Above: Seen from the mesa top, Pueblo Bonito's living spaces and ceremonial kivas give a hint of the region's size and importance. Photographs by Minesh Bacrania.

IT FEELS UNFORGIVING OUT HERE. So hot my movements get slower and slower as the sun rises in the sky. So hot the sunscreen I just applied feels like a pallid attempt at protection in the face of unmediated exposure. The air stands still. I keep thinking I need more water, more salt, more shade. The weather reports say there’s a chance of rain, but I don’t believe it, in the intensity of this heat, until the wisps in the clear sky finally accumulate into billows, darkening at their edges like ripe fruit. Within minutes, thunder cracks somewhere over one of the mesas along the horizon. It rumbles to a crescendo just as the clouds unleash a shock of rain. From my place on the dirt road near the campground, I can see a heavy mist enshroud Fajada Butte, a massive landform that rises from near flatness at the center of Chaco Culture National Historical Park.

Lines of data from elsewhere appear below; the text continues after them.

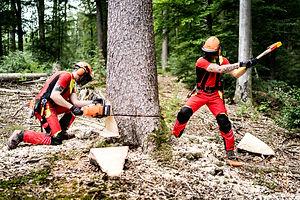 JaFo GmbH Holzernte.jpg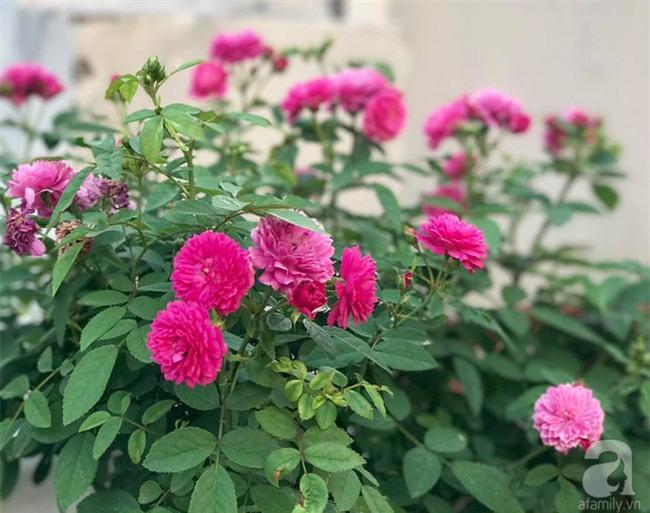 Vẻ quyến rũ của hàng trăm loài hoa hồng quý trên sân thượng 50m² của chàng trai độc thân 8x ở Vũng Tàu - Ảnh 9.
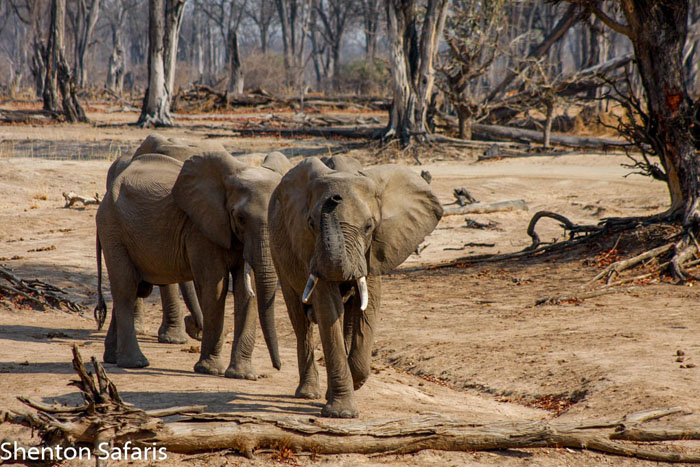 Elephants-in-the-forest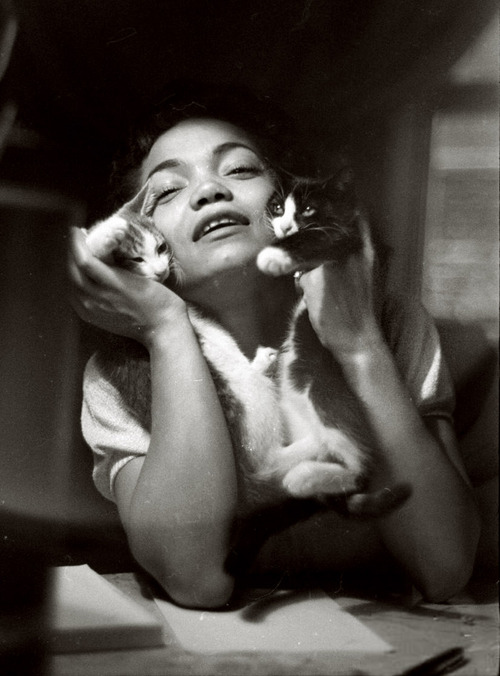 eartha kitt with kittens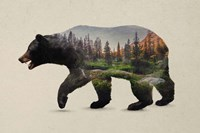 The North American Black Bear Fine Art Print
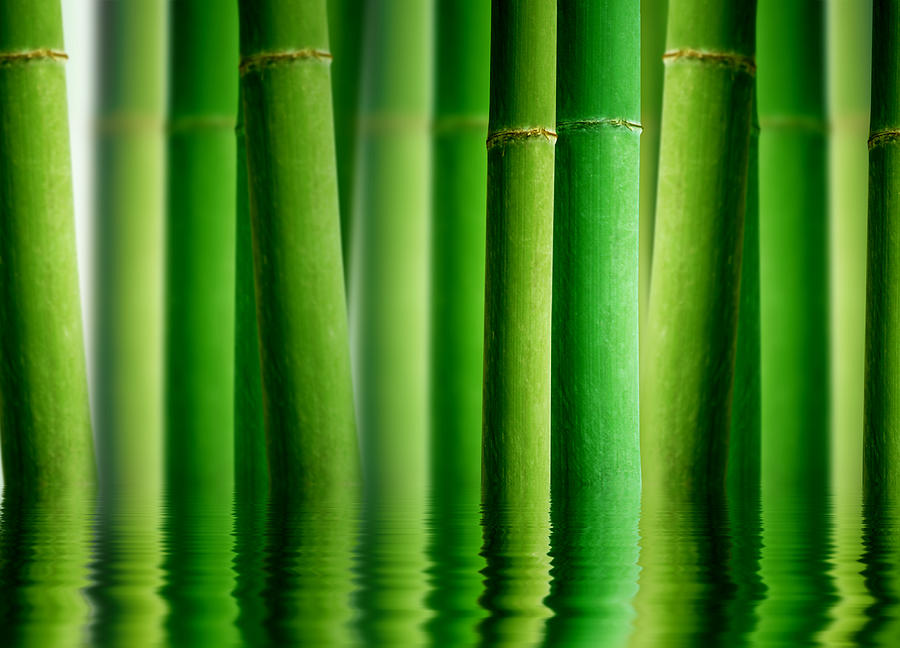 Bamboo Forest With Water Reflection Photograph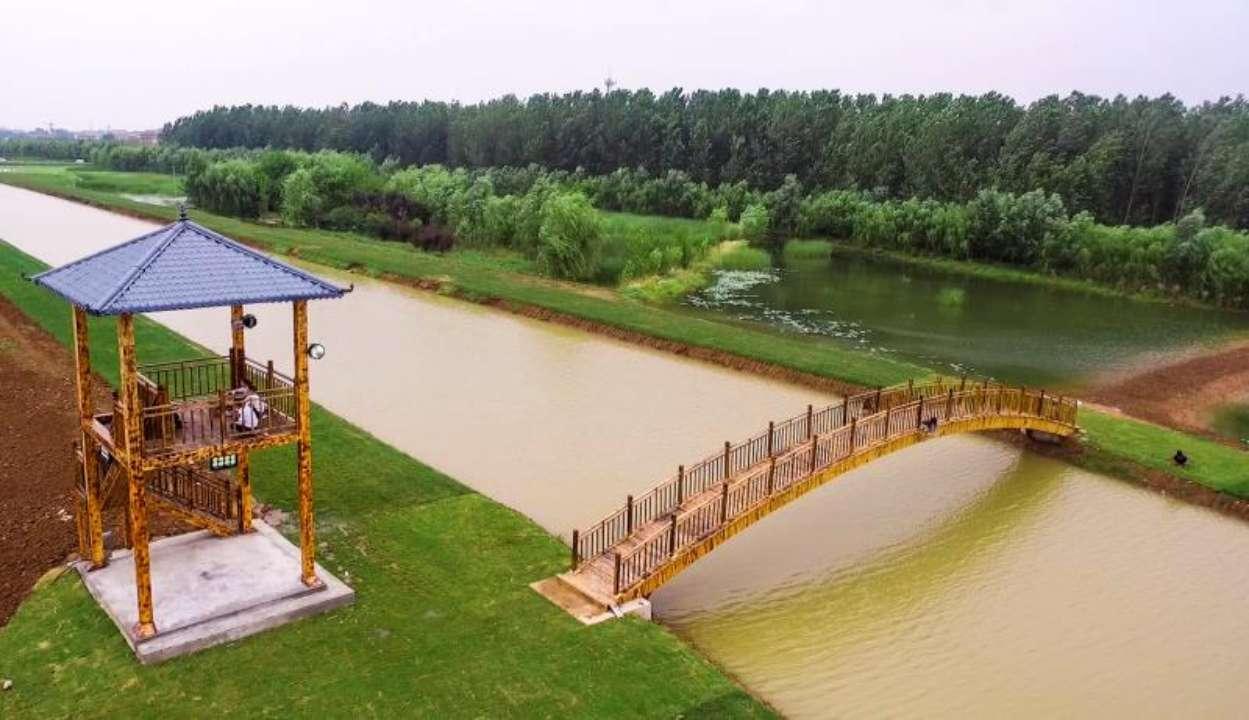 第五届中国·台儿庄运河国家湿地荷花节即将开幕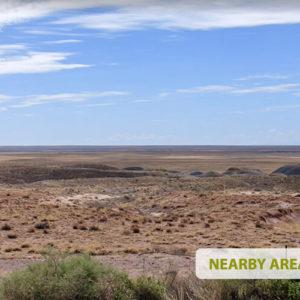 Desert Homestead in Holbrook - 1.25 Acres in Navajo County, Arizona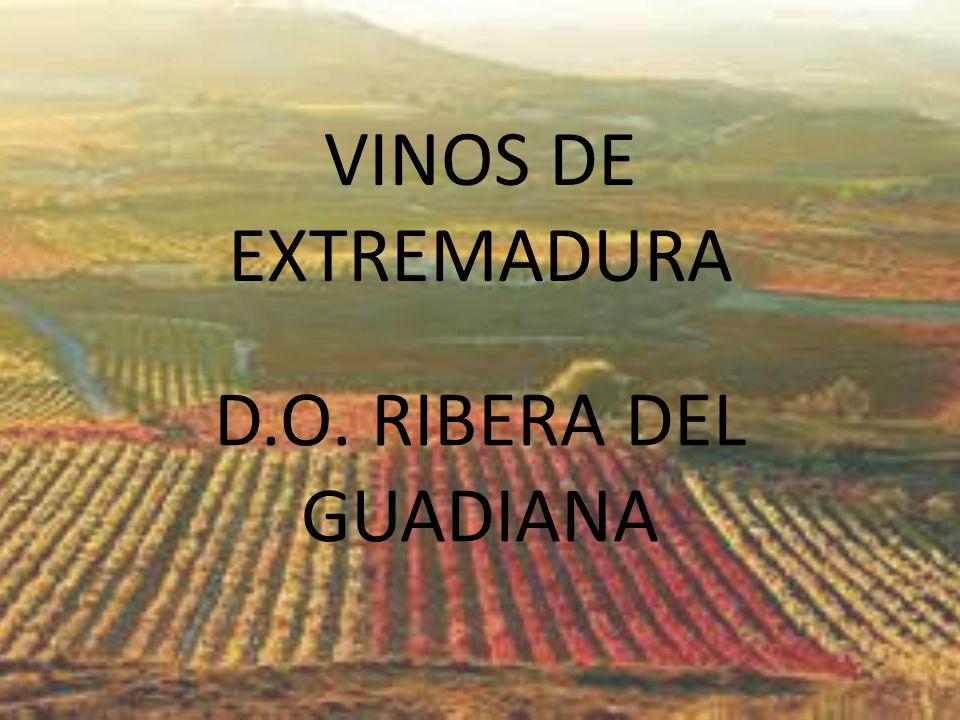 D.O. RIBERA DEL GUADIANA VINOS DE EXTREMADURA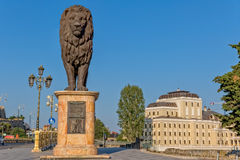 Statue occidentale de lion de Skopje Photo libre de droits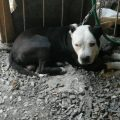 Perro de raza pitbull mata a mujer en Tlaquepaque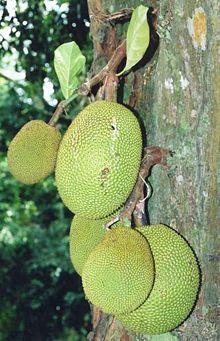 Fruits du jacquier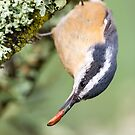 """Seed for you…"" -- Red-breasted Nuthatch by Tom Talbott"
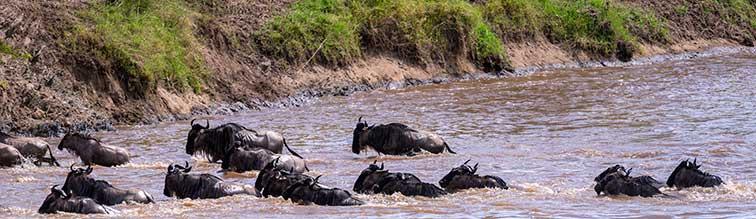 Fotoreise_Kenia_Fotosafari_Fotoworkshop_Afrika_Masai_Mara_002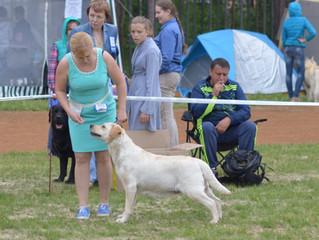Наши успехи на Чемпионате РКФ г.Заречный 12.06.2016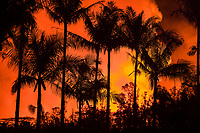 palm trees in Leilani Community Park are silhouetted against the glow from fountaining lava at fissure 8 (Puka Ewalu) of the Kilauea Volcano east rift zone in Leilani Estates subdivision, near Pahoa, Big Island, Hawaii, USA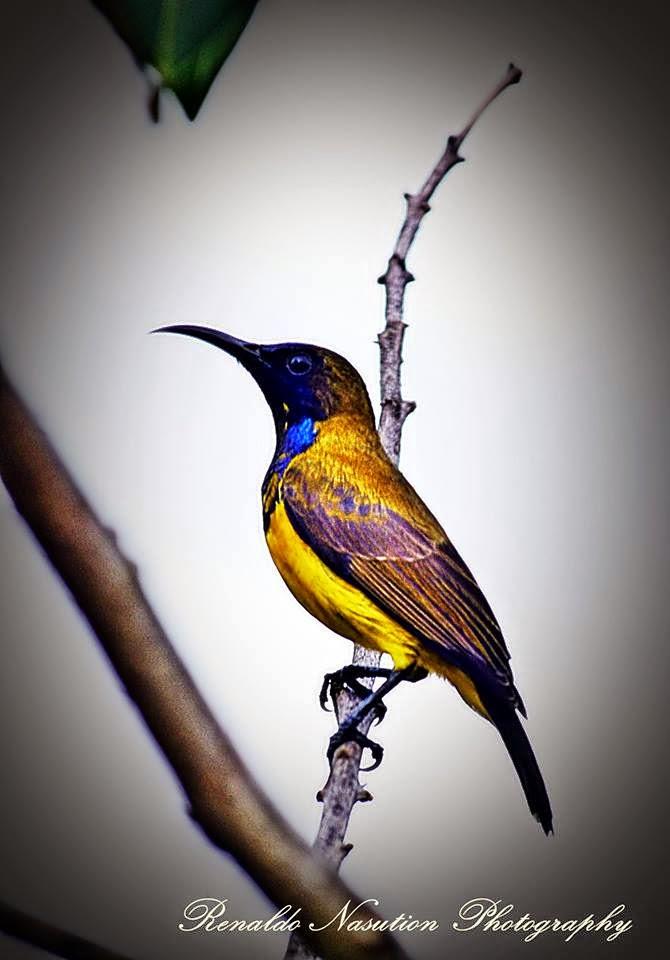 An Little Bird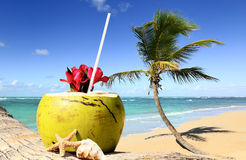 Palm tree in a tropical beach Stock Photos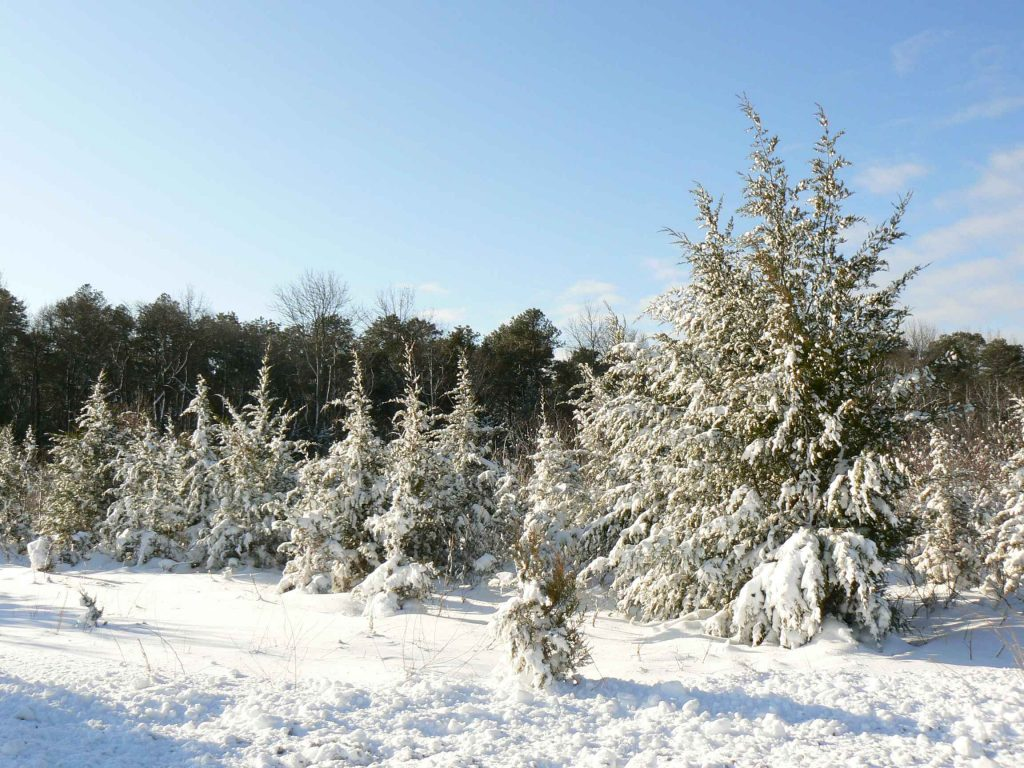 snow-covered-pine-trees-landscape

Set in the remote and desolate lands between Gallup and Farmington, Chaco Canyon has lured me many times, but never during the monsoon season. In early August, the rutted CR 7900 that turns off from NM 550 in Nageezi and eventually leads to the park entrance gets more precarious with every drop of moisture. Flash floods make it slippery with mud and overrun it in some parts with swift, sometimes impassable currents. As quickly as the rains come, the thirsty ground drinks them up. Water is life in this place, a fact the desert brings into the sharpest relief.

Hikers on a Chaco trail.

Above: Hikers on a Chaco trail.

THE SAN JUAN BASIN NEVER HAS BEEN for the faint of heart. The weather is mercurial, and the Colorado Plateau’s geology sublime, if intimidating. Along the sides of towering mesas, hunks of rock from the Cliff House Sandstone formations seem to barely hang on to their substrate. Elsewhere, gargantuan wedges have crashed down after heavy rains into giant piles, like fallen gods.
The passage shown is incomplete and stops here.